● **Aim of the exercise**
Update the records below, changing each "black beanie hat" to "dark knit cap" and leaving everything else as it stands.

● **Material shown**
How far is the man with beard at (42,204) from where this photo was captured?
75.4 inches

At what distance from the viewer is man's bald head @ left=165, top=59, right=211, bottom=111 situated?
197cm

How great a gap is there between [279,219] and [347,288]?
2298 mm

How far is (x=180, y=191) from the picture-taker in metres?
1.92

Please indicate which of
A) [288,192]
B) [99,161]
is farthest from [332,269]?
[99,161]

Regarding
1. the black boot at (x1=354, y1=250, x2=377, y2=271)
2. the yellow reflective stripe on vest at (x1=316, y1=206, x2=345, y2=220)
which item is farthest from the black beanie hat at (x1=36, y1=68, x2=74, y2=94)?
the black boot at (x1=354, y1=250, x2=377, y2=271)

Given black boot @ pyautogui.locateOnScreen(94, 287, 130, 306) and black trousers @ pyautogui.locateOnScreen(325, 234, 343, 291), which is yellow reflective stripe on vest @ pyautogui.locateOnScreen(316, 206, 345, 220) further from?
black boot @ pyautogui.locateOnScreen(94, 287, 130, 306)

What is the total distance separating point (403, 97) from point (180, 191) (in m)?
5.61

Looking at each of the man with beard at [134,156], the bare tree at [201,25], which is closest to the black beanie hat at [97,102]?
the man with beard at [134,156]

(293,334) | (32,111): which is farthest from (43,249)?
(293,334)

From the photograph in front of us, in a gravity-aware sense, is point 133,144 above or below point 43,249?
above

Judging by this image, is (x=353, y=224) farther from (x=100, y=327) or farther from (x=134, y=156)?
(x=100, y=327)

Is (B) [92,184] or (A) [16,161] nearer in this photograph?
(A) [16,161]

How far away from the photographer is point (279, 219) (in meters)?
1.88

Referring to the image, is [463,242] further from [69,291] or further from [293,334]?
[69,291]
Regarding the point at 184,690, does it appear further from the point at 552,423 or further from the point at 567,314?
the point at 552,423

● **Exercise output**
How far is the man with beard at (42,204) from where this photo was captured?
75.4 inches

At what distance from the viewer is man's bald head @ left=165, top=59, right=211, bottom=111 situated?
197cm

How great a gap is there between [279,219] and [347,288]?
2298 mm

How far is (x=180, y=191) from the picture-taker in metres?
1.92

Please indicate which of
A) [288,192]
B) [99,161]
is farthest from [332,269]?
[99,161]

Regarding
1. the black boot at (x1=354, y1=250, x2=377, y2=271)
2. the yellow reflective stripe on vest at (x1=316, y1=206, x2=345, y2=220)
which item is farthest from the dark knit cap at (x1=36, y1=68, x2=74, y2=94)?
the black boot at (x1=354, y1=250, x2=377, y2=271)

Given black boot @ pyautogui.locateOnScreen(94, 287, 130, 306) and black trousers @ pyautogui.locateOnScreen(325, 234, 343, 291), which is yellow reflective stripe on vest @ pyautogui.locateOnScreen(316, 206, 345, 220) further from?
black boot @ pyautogui.locateOnScreen(94, 287, 130, 306)

What is the total distance separating point (403, 97) from point (180, 191) (in m)?
5.61

Looking at each of the man with beard at [134,156], the bare tree at [201,25], which is closest to the dark knit cap at [97,102]?
the man with beard at [134,156]

(293,334) | (32,111): which is farthest from (43,249)?
(293,334)

From the photograph in front of us, in a gravity-aware sense, is point 133,144 above or below point 43,249?
above

Judging by this image, is (x=353, y=224) farther from (x=100, y=327) or farther from (x=134, y=156)?
(x=100, y=327)

Is (B) [92,184] or (A) [16,161] nearer in this photograph?
(A) [16,161]

How far away from the photographer is point (279, 219) (in meters)?
1.88

Referring to the image, is [463,242] further from [69,291] or further from [293,334]?
[69,291]
Regarding the point at 184,690, does it appear further from the point at 552,423 or further from the point at 567,314?
the point at 552,423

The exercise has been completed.